Old Fashioned Beef Stew!
Just like grandma used to make. Actually, just like mom and dad still make since they sent me the recipe.
Even though it is decidedly NOT fall here in Florida, for some reason when October hits, I still crave traditional fall foods. Last night it was stew and apple crisp.
This came out exactly as I had hoped. Full of tender beef and chunky vegetables. It needs to cook for a few hours but the result is SO worth it.
Here’s what you need:
Beef, Onions, Garlic, Celery, Carrots, Parsley, Potatoes, Diced Tomatoes, Oil, Bay Leaf, Dried Thyme, Peas, Pearl Onions, Flour, Salt & Pepper.
You can buy beef stew meat in the store all ready to go but why pay someone to cut meat up for you? For the same or often LESS money, you can buy a better cut of meat (stew meat in the store tends to be scraps), and cut it up yourself.
I found this lovely chuck roast on sale. You need about 3 pounds of meat. My roast was 3.4 pounds so I figured when I trim away the fat and any small bones, I end up with just about 3 pounds.
I like to trim away any of the big slabs of hard white fat. The meat will still have enough fat marbling to make it nice and tender so we can get rid of this without worry.
There’s no great method here…just trim the good looking sections of meat away from any fat and gristle and cut them into bite sized (about 1 inch) squares.
3 pounds of GOOD stew meat.
Slice 2 large onions. This seems like a lot of onions because it is but they will almost disappear into the stew as it cooks.
Chop up 1/4 cup of fresh parsley, 2-3 cloves of garlic, and 3 ribs of celery.
Grab a dutch oven or big soup pot and heat 2 Tablespoons of oil (olive or vegetable oil) over medium high heat.
Working in 2 batches so you don’t overcrowd the pan, brown the meat on both sides. No need to cook the meat all the way through just get a good brown sear on the edges.
You might need to add just a tiny bit more oil to brown the second batch of meet.
Once you have browned all the meat, add the first batch of meat and any accumulated juices back to the pan. Add all of the onions…
the celery, garlic, and parsley to the pot.
Add 1 (28 ounce) can of diced tomatoes and 3 cups of water to the pot.
Season the stew with 1 big bay leaf, 1/2 teaspoon dried thyme leaves, and about 1 teaspoon each salt & pepper.
Bring the pot to a boil, reduce the heat to low, cover, and simmer for 1½-2 hours.
While the stew cooks, peel and slice 4 carrots (about 2 cups). Cube 6-8 potatoes depending on size to equal about 3 cups.
After 1½ hours (if you have 2 hours, even better) taste the meat to see if it is tender. If so, add the carrots and potatoes.
Also add 1 cup of frozen peas and 3/4 cup (about 12) little pearl onions.

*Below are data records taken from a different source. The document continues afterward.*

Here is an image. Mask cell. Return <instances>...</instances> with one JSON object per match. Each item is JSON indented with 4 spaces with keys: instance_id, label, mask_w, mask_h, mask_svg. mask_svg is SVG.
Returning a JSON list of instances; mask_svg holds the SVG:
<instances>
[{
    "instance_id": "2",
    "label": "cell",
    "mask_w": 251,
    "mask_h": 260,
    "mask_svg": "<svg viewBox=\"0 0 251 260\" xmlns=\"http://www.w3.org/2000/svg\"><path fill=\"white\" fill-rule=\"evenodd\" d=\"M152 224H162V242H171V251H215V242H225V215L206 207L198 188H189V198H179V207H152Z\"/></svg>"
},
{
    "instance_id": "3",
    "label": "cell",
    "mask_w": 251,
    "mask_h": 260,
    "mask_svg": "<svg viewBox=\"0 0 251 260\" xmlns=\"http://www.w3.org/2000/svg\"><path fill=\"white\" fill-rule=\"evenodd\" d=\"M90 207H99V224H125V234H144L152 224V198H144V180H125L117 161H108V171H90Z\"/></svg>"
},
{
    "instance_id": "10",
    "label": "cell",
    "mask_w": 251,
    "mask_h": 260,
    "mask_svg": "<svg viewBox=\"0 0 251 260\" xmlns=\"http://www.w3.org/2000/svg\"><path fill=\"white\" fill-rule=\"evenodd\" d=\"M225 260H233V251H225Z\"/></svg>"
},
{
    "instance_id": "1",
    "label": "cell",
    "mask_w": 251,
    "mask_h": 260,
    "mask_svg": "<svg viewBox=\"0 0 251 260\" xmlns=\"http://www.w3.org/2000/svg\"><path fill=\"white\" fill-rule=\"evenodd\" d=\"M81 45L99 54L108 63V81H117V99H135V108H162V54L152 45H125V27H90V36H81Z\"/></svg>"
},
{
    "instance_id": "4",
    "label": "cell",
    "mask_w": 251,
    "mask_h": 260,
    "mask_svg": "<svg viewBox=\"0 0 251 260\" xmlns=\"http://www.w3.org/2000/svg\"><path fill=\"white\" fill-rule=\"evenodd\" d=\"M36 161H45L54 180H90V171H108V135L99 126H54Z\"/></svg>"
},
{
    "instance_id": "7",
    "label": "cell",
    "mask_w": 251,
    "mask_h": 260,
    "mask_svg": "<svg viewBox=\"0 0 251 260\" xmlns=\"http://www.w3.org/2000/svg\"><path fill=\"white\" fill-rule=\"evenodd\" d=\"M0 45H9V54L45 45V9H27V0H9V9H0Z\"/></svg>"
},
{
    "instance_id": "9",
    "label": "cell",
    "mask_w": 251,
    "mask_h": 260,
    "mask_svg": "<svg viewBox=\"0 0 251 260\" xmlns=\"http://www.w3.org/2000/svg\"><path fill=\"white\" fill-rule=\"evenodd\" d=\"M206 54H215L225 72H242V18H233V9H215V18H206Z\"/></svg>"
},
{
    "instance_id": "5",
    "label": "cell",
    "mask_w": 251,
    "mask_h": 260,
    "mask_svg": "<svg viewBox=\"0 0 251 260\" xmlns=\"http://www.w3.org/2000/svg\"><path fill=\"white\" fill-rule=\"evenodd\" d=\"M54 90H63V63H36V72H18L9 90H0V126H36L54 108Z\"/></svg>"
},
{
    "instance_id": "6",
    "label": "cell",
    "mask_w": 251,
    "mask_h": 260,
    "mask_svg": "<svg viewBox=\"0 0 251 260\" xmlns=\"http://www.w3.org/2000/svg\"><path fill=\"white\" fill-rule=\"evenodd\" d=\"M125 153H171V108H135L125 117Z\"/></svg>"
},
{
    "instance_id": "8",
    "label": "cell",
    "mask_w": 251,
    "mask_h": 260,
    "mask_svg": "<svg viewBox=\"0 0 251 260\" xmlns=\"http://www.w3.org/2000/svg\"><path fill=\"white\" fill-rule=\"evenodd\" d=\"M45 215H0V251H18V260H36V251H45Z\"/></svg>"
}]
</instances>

The pearl onions are a nice extra touch because all of those sliced onions have given themselves over to the stew broth by now and are long gone.
Besides, the pearl onions look cute in beef stew.
Return the pot to a simmer, cover and cook for an additional hour.
When your stew has cooked for 2½-3 hours total, make a slurry or thickener by whisking 1/2 cup of flour into 3/4 cup of water.
Hey, Gluten Free People – I used gluten free all purpose flour and it worked like a charm. You could also use a tablespoon of cornstarch dissolved into 3 Tablespoons of water as another GF option.
With the soup pot still simmering nicely, pour about 1/2 of the flour mixture into the pot.
Don’t dump it all in at once. You probably will not need all of it. Try about half, let it thicken, and see if you’d like thicker or thinner stew.
Cook the flour mixture into the stew for an additional 5 minutes to thicken.
Add more salt & pepper to taste.
Ladle the stew into big bowls and dig in!
Old Fashioned Beef Stew is perfect for a crisp fall day. Even if you live in Florida where it’s not so crisp.
You can even make it ahead because like most soups and sauces, it only get’s better the next day.
This is the way my family has always made beef stew. When I asked my parents for the recipe, I found out it came from the big red Life Picture Cookbook from 1958.
Anyone else recognize one of these from your childhood?
Some things like good, old fashioned beef stew never go out of style!